|
|
Владимир Седов
Галтель
Церковь Сан-Карло у Четырех фонтанов
XIII-MMV - 27.03.2005
Церковь Сан-Карло
со стороны площади
Четырех фонтанов
Сюда бежишь по Риму с замиранием
сердца: а вдруг не сработает, а вдруг
не будет чуда, а вдруг все обещанное
историей искусства и бесчисленными
письменными и устными рассказами
удовольствие окажется мелочным и затертым, а сам храм – маленьким и пыльным
мешочком? Идешь, чуть замедляя шаги,
видишь даже не площадь, а перекресток с четырьмя фонтанами на углах, и у
одного из фонтанов – знаменитый фасад
церкви Сан-Карло. Тут же вспоминаешь,
что римляне немного покровительственно
зовут храм Сан-Карлино, то есть Святого
Карлуши, намекая на небольшие физические размеры. Все, падает сердце, ничего
не будет, это очередной застывший кусок
лавы эпохи барокко, которых в Риме
полным-полно. И тут же начинается, без
предупреждения, как начинается барочная музыка: поначалу тяжкое и вялое,
а потом все более энергичное движение
форм на фасаде, который как будто успел
«настроиться» или сконцентрироваться на
тебе и поэтому задвигался и «зазвучал».

Сан-Карло при подходе
с Квиринала
В нижней части средняя треть вокруг
входного портала выгнулась вперед,
выпустив впереди себя слегка изогнутую
лесенку, а боковые фрагменты трехчастного фасада в этом регистре изогнулись
вглубь, но по сторонам выдвинули
колонны. Все это еще не увлекало бы,
если бы не единая упругая лента архитрава первого регистра, которая образует
выгнуто-вогнутую «живую» балку, еще
и выдвинувшую импосты-раскреповки
над крайними колоннами. Это интригующее выступание–отступание фасада
подчеркнуто и аранжировано танцующим
архитравом, вовлекающим зрителя с любой точки – в незамкнутое волнующееся
движение.

Пьетро Браччи
План церкви и монастыря
Сан-Карло, 1720-е гг.
Выше этой сильной и плавной ленты
по законам логики должно быть что-то
подобное (выгнутый средник и вогнутые
крылья), что поначалу и обманывает благодаря тому, что в среднюю часть второго
регистра вставлен выпуклый храмик-беседка с выпуклым же балконом перед
ним, но потом оказывается, что в этом
регистре все звенья вогнутые, а архитрав в средней части разорван и вместо
него помещена овальная рама для некой
фресковой композиции. Вверху возникает
зона уже не волнения, а нестабильности, непредсказуемости. В комплексе все
формы воздействуют на зрителя так, что
он начинает проникаться намеченным
движением духа – благодаря скульптурной программе фасада, заменяющей
архитектурными формами антропоморфные части скульптуры, но пользующейся
контрапостом, хиазмом, волнующейся
телесностью – всеми сильнодействующими
средствами скульптуры. Этот дух скульптуры у Борромини, создавшего фасад,
приобретает крайние формы, скульптура
как будто поглощает или заменяет собой
архитектуру.

**Задание A:** Согласуются ли с отрывком о церкви Сан-Карло эти утверждения: (i) римляне называют храм Сан-Карлино из-за его небольших размеров; (ii) во втором регистре фасада средняя часть выгнута вперед, как и в нижнем; (iii) фасад церкви создал Борромини? На каждое ответьте «да» или «нет» и приведите решающие слова отрывка дословно.
**Задание B:** Продолжите очерк о церкви Сан-Карло начиная с фразы, которая идет после его последнего предложения.

**Фрагмент набора данных:**
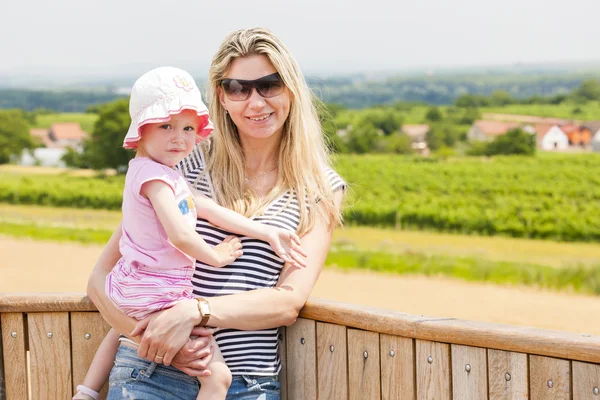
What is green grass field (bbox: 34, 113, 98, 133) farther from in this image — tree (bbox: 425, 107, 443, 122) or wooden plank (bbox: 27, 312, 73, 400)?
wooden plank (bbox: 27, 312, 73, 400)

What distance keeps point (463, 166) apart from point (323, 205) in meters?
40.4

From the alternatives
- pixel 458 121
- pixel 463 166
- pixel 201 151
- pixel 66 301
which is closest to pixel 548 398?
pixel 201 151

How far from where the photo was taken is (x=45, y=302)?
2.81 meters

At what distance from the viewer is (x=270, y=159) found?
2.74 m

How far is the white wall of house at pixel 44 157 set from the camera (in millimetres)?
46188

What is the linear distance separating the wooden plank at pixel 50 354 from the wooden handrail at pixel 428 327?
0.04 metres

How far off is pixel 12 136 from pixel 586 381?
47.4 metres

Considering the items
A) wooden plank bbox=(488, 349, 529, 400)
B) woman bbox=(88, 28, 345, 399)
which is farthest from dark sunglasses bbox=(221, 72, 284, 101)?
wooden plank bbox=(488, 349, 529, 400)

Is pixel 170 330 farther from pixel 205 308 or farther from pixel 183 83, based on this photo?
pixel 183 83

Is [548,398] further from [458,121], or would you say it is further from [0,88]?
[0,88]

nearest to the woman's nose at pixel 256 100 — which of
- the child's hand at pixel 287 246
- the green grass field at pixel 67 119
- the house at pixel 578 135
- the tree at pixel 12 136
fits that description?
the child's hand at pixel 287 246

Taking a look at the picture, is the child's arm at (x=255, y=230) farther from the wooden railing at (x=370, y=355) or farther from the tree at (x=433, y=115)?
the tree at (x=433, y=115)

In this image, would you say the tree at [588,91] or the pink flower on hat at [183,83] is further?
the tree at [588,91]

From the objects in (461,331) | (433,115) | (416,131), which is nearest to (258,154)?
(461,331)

* * *

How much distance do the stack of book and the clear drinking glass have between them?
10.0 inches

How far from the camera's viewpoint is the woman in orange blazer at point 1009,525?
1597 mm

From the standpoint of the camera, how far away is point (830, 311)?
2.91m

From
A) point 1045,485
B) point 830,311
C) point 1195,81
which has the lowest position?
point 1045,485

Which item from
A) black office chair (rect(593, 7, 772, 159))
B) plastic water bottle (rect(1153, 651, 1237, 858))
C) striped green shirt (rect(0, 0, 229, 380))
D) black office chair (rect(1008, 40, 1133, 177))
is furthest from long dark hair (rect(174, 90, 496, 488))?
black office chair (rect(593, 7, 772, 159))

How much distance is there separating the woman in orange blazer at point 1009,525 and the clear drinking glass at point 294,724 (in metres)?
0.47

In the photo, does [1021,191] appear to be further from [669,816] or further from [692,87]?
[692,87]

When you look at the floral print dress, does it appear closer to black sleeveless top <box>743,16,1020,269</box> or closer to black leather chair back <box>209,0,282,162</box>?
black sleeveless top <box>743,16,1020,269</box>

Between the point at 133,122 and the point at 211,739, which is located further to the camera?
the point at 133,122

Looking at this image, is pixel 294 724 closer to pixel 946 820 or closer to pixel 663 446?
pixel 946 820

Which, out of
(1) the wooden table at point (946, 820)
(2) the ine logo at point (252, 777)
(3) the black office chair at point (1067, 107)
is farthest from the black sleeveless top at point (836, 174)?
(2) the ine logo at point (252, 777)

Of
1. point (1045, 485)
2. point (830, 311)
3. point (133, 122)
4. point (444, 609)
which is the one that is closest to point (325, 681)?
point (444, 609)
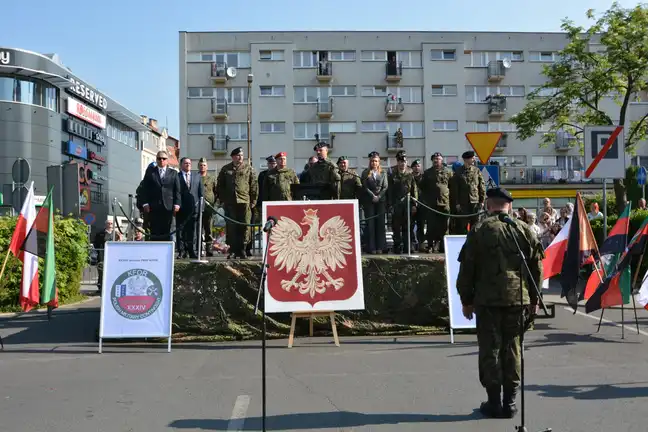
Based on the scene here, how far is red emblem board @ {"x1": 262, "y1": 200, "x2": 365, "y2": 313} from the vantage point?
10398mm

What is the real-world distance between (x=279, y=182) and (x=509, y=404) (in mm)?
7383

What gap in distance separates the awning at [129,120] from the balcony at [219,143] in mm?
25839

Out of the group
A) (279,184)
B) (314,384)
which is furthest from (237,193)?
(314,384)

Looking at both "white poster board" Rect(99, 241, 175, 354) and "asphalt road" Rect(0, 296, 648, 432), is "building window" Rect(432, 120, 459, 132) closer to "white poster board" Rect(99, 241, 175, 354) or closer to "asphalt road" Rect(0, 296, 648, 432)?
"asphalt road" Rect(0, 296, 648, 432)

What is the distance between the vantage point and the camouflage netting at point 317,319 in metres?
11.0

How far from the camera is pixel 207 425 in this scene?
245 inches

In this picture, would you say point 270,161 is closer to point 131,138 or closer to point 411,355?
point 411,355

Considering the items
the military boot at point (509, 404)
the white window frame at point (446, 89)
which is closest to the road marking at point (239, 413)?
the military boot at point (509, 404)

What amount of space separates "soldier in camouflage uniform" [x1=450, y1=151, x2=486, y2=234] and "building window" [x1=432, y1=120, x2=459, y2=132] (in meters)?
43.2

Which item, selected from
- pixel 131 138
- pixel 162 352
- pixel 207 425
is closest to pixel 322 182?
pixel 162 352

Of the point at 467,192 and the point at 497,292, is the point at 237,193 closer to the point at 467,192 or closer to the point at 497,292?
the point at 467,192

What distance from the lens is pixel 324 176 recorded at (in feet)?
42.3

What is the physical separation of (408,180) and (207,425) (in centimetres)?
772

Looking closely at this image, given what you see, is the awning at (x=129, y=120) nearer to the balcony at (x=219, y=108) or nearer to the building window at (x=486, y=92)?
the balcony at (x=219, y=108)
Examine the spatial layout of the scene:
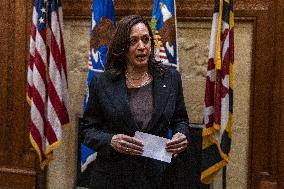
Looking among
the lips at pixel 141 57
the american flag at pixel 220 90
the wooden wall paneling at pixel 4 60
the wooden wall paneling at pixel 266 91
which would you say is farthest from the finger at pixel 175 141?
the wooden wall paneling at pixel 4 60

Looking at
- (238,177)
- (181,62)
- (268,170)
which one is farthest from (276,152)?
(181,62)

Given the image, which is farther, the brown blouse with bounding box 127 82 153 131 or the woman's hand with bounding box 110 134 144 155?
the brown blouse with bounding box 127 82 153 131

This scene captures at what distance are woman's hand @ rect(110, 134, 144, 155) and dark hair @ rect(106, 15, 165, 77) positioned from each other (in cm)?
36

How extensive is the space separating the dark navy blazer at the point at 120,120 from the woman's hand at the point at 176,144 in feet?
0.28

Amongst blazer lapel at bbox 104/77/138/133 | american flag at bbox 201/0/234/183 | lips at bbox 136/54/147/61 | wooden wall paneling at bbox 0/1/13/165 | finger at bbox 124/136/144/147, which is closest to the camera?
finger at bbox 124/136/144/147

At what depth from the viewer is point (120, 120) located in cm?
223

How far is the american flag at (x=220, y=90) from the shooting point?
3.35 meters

**Ответ A:**
(i) Да: «зовут храм Сан-Карлино, то есть Святого Карлуши, намекая на небольшие физические размеры».
(ii) Нет: «в этом регистре все звенья вогнутые».
(iii) Да: «у Борромини, создавшего фасад».

**Ответ B:**
Храм Святого Карла Борромео принадлежит ордену Тринитариев, владевшему
ко времени постройки совсем небольшим участком земли рядом с Четырьмя
фонтанами. У этого перекрестка из-за размеров площадки не могла встать обычная
для барочного Рима большая базилика,
и братья заказали Франческо Борромини
(1599–1667) небольшую центрическую
церковь, сакристию и монастырский
дворик. В 1634–1646 годах Борромини
возвел все эти части, причем выполнил
дворик в спокойной манере, а в церкви
перешел к несколько более подвижной
архитектуре, в которой форма креста оказалась «оплавленной» скруглениями, а
купол стал овальным, вытянутым по продольной оси и потому сплющивающим
и нарушающим логику центричности.
Но и эта властность овала и прихотливые
шестигранники боковых капелл – все это
еще бесконечно далеко от скульптурности
фасада.

Пьетро Браччи
Рисунок фасада Сан-Карло, 1720-е гг.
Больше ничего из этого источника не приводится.